Nach der Gegenauffassung ist die Klage unter der Geltung des neuen Rechts
grundsätzlich gegen die GdWE zu richten, da der Verwalter die Zustimmung nicht
in eigenem, sondern im Namen der GdWE zu erteilen habe; er handele als Organ
der GdWE, die gemäß § 18 Abs. 1 WEG zur Verwaltung berufen sei (vgl.
Bärmann/Suilmann, WEG, 15. Aufl., § 12 Rn. 54 f., Rn. 28 ff.; BeckOK
WEG/Hogenschurz [3.7.2023], § 12 Rn. 72; ders., ZWE 2023, 73, 74; Beck
OGK/Skauradszun [1.6.2023], § 12 WEG Rn. 42; Grüneberg/Wicke, BGB, 82.

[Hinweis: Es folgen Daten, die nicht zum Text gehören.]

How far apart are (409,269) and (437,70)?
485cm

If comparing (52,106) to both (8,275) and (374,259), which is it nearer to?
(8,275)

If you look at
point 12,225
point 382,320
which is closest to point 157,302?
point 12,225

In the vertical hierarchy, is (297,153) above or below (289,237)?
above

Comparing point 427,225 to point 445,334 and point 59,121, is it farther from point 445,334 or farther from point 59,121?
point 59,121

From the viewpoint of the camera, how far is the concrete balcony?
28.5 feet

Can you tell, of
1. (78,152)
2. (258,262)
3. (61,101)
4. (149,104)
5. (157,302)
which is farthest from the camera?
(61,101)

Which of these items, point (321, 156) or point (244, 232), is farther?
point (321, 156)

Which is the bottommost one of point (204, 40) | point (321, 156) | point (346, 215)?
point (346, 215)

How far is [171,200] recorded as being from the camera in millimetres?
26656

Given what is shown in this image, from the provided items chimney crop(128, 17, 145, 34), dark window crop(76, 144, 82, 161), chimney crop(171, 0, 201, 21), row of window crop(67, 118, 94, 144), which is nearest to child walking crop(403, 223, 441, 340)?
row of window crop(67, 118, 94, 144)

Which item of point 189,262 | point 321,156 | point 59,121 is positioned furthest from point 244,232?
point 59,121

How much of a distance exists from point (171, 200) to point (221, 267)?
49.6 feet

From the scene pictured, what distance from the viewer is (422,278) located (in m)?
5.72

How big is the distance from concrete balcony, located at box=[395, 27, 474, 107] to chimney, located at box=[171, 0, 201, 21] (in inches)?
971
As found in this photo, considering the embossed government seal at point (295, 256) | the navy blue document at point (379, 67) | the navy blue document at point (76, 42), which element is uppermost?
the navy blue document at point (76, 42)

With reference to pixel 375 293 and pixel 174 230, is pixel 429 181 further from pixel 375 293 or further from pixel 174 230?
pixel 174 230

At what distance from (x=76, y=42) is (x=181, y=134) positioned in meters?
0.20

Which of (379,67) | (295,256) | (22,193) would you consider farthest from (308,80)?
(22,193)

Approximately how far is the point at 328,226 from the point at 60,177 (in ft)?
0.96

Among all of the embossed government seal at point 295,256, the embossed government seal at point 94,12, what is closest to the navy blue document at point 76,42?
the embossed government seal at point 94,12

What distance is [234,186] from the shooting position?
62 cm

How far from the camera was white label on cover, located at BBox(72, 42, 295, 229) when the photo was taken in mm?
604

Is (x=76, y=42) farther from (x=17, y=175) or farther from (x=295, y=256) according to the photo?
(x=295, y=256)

Aufl., § 12 WEG Rn. 13; jurisPK-BGB/Lafontaine, 10. Aufl., § 12 WEG
Rn. 29; Forschner, ZWE 2022, 193, 198 f.; unentschieden BeckOK BGB/Hügel
[1.5.2023], § 12 WEG Rn. 7). Innerhalb dieser Auffassung wird teilweise
die Ansicht vertreten, ausnahmsweise sei dann gegen den Verwalter Klage zu erheben,
wenn dieser wie ein außenstehender Dritter kraft eigener Kompetenz handele bzw.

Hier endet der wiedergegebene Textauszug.